» **Task details**
Reproduce each of the records below word for word, omitting the pictures.
== == ==
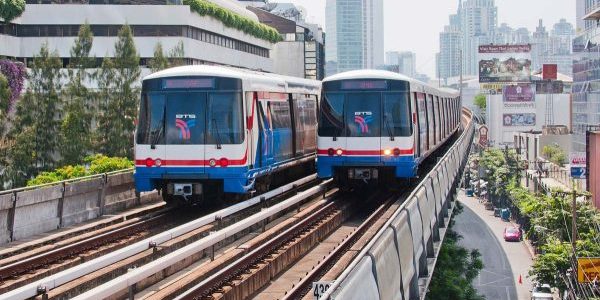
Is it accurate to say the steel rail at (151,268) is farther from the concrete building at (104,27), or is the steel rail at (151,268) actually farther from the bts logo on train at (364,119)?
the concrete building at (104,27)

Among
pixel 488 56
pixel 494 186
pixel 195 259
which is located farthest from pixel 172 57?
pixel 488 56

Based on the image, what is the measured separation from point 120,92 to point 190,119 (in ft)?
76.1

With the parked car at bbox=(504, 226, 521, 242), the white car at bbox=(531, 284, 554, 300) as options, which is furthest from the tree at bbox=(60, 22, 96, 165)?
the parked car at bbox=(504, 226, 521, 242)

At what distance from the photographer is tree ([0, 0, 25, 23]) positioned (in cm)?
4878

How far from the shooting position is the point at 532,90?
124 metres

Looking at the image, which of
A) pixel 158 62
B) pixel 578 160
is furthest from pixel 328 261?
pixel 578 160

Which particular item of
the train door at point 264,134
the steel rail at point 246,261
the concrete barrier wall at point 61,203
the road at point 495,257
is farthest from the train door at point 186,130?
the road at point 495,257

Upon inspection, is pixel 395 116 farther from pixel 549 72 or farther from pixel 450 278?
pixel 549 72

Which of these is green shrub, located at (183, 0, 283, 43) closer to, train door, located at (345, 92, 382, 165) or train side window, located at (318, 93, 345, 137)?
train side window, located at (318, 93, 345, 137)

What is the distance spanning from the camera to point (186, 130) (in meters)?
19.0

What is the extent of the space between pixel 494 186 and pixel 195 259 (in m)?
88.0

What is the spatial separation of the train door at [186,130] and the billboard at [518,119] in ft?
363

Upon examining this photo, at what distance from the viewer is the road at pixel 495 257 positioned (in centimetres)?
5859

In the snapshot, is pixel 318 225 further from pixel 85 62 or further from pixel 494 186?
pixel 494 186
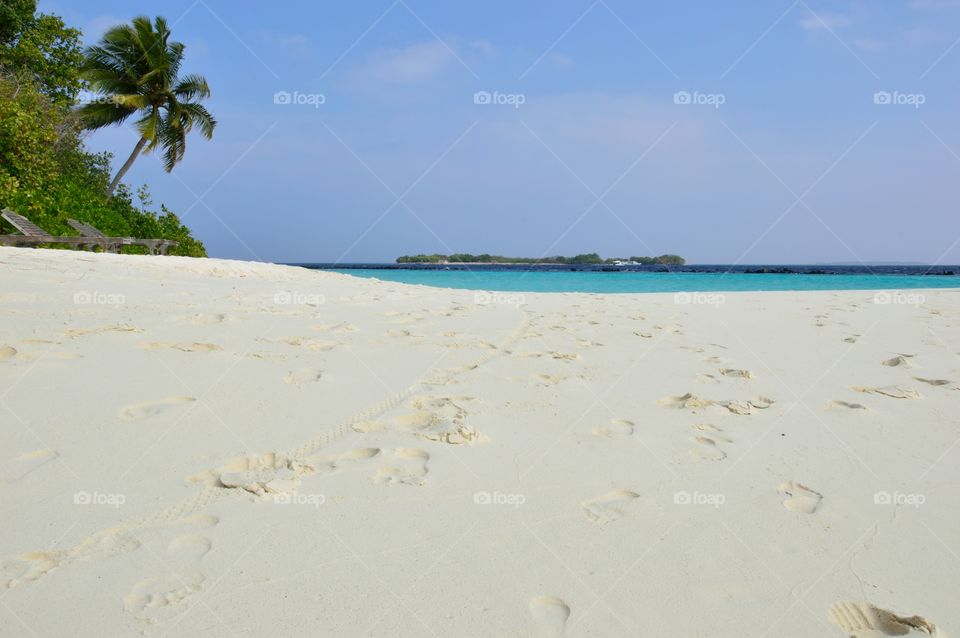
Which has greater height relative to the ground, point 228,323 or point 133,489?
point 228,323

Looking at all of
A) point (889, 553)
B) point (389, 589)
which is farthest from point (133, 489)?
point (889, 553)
== == ==
» **Correct output**
Is it accurate to say the steel rail at (151,268) is farther from the concrete building at (104,27), or is the steel rail at (151,268) actually farther from the bts logo on train at (364,119)?
the concrete building at (104,27)

Among
pixel 488 56
pixel 494 186
pixel 195 259
which is located farthest from pixel 172 57?
pixel 488 56

Based on the image, what is the measured separation from point 120,92 to point 190,119 (in ft)?
76.1

With the parked car at bbox=(504, 226, 521, 242), the white car at bbox=(531, 284, 554, 300) as options, which is furthest from the tree at bbox=(60, 22, 96, 165)?
the parked car at bbox=(504, 226, 521, 242)

At what distance from the photographer is tree ([0, 0, 25, 23]) positioned (in cm)?
4878

How far from the shooting position is the point at 532,90?
124 metres

Looking at the image, which of
A) pixel 158 62
B) pixel 578 160
is furthest from pixel 328 261?
pixel 578 160

Which particular item of
the train door at point 264,134
the steel rail at point 246,261
the concrete barrier wall at point 61,203
the road at point 495,257
is farthest from the train door at point 186,130?
the road at point 495,257

Upon inspection, is pixel 395 116 farther from pixel 549 72 or farther from pixel 450 278?
pixel 549 72

Which of these is green shrub, located at (183, 0, 283, 43) closer to, train door, located at (345, 92, 382, 165) or train side window, located at (318, 93, 345, 137)?
train side window, located at (318, 93, 345, 137)

What is the distance spanning from the camera to point (186, 130) (in meters)?
19.0

What is the extent of the space between pixel 494 186 and pixel 195 259 (in m)?
88.0

What is the spatial separation of the train door at [186,130] and the billboard at [518,119] in ft?
363

Upon examining this photo, at what distance from the viewer is the road at pixel 495 257 positioned (in centimetres)?
5859

In the snapshot, is pixel 318 225 further from pixel 85 62 or further from pixel 494 186?
pixel 494 186
Which has greater height relative to the ground, point 228,323 or point 133,489?
point 228,323

Looking at all of
A) point (889, 553)
B) point (389, 589)
which is farthest from point (133, 489)?
point (889, 553)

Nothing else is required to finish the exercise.